_The records_:
━━━

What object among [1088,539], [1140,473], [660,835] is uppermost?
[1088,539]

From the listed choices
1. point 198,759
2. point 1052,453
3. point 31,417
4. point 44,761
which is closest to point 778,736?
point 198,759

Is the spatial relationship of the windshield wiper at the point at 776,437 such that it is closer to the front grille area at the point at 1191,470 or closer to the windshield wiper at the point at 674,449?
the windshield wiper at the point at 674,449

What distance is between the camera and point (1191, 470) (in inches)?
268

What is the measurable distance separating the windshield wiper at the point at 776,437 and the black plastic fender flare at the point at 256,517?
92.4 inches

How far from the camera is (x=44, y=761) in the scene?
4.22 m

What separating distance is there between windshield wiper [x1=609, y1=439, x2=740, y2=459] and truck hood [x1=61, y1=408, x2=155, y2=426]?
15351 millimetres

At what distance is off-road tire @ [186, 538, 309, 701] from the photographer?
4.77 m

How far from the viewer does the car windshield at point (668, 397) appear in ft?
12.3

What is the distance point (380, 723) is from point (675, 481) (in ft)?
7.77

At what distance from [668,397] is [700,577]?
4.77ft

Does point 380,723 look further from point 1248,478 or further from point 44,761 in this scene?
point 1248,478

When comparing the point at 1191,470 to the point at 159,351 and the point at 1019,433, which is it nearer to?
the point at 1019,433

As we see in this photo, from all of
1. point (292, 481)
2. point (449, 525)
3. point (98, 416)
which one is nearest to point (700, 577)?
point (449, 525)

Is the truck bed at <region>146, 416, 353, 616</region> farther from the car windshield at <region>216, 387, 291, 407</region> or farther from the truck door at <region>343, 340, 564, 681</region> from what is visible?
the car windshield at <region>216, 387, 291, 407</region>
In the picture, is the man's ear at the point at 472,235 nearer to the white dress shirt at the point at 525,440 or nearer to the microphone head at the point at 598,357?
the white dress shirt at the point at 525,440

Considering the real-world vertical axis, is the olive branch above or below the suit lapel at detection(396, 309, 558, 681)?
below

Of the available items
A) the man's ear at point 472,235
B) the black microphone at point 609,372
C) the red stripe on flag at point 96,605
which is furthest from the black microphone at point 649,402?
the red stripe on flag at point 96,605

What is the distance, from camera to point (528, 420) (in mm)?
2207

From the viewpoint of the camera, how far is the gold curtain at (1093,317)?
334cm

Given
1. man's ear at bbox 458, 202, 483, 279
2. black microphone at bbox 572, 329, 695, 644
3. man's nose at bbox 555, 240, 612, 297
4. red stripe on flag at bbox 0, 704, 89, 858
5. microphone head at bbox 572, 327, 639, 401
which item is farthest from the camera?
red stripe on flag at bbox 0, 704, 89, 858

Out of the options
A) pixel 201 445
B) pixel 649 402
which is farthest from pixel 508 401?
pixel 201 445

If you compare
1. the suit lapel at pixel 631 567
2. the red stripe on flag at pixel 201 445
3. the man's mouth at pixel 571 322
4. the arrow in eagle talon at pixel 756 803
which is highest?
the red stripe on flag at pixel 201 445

━━━

_What this task involves_: Write out all of the data above without changing a single character.

_Correct response_:
What object among [1088,539], [1140,473], [660,835] is uppermost?
[1088,539]

From the listed choices
1. point 198,759
2. point 1052,453
3. point 31,417
4. point 44,761
which is closest to point 778,736?
point 198,759

Is the spatial relationship of the windshield wiper at the point at 776,437 such that it is closer to the front grille area at the point at 1191,470 or closer to the windshield wiper at the point at 674,449?
the windshield wiper at the point at 674,449

What distance is between the camera and point (1191, 470) (in inches)?
268

What is the measurable distance separating the windshield wiper at the point at 776,437 and the black plastic fender flare at the point at 256,517?
92.4 inches

How far from the camera is (x=44, y=761) in the scene?
4.22 m

What separating distance is there between windshield wiper [x1=609, y1=439, x2=740, y2=459] and truck hood [x1=61, y1=408, x2=155, y2=426]?
15351 millimetres

At what distance is off-road tire @ [186, 538, 309, 701] from the photographer?
4.77 m

How far from the viewer does the car windshield at point (668, 397) appear in ft?
12.3

What is the distance point (380, 723) is from point (675, 481) (in ft)?
7.77

At what distance from [668,397] is [700,577]?
4.77ft

Does point 380,723 look further from point 1248,478 or further from point 44,761 in this scene?
point 1248,478

When comparing the point at 1191,470 to the point at 159,351 and the point at 1019,433, which is it nearer to?
the point at 1019,433

As we see in this photo, from all of
1. point (292, 481)
2. point (449, 525)
3. point (98, 416)
which one is nearest to point (700, 577)?
point (449, 525)

Is the truck bed at <region>146, 416, 353, 616</region> farther from the car windshield at <region>216, 387, 291, 407</region> or farther from the truck door at <region>343, 340, 564, 681</region> from what is visible?
the car windshield at <region>216, 387, 291, 407</region>
In the picture, is the man's ear at the point at 472,235 nearer to the white dress shirt at the point at 525,440 or nearer to the microphone head at the point at 598,357?
the white dress shirt at the point at 525,440

Considering the real-world vertical axis, is the olive branch above or below the suit lapel at detection(396, 309, 558, 681)?
below

Of the available items
A) the man's ear at point 472,235
B) the black microphone at point 609,372
C) the red stripe on flag at point 96,605
which is furthest from the black microphone at point 649,402?
the red stripe on flag at point 96,605

What is the distance, from camera to point (528, 420) (in mm)?
2207

From the viewpoint of the camera, how far is the gold curtain at (1093,317)?
334cm

Given
1. man's ear at bbox 458, 202, 483, 279
2. black microphone at bbox 572, 329, 695, 644
3. man's nose at bbox 555, 240, 612, 297
4. red stripe on flag at bbox 0, 704, 89, 858
5. microphone head at bbox 572, 327, 639, 401
which item is farthest from the camera?
red stripe on flag at bbox 0, 704, 89, 858

Out of the options
A) pixel 201 445
B) pixel 649 402
which is farthest from pixel 508 401?
pixel 201 445

If you compare
1. the suit lapel at pixel 631 567
2. the red stripe on flag at pixel 201 445
3. the man's mouth at pixel 571 322
4. the arrow in eagle talon at pixel 756 803
which is highest?
the red stripe on flag at pixel 201 445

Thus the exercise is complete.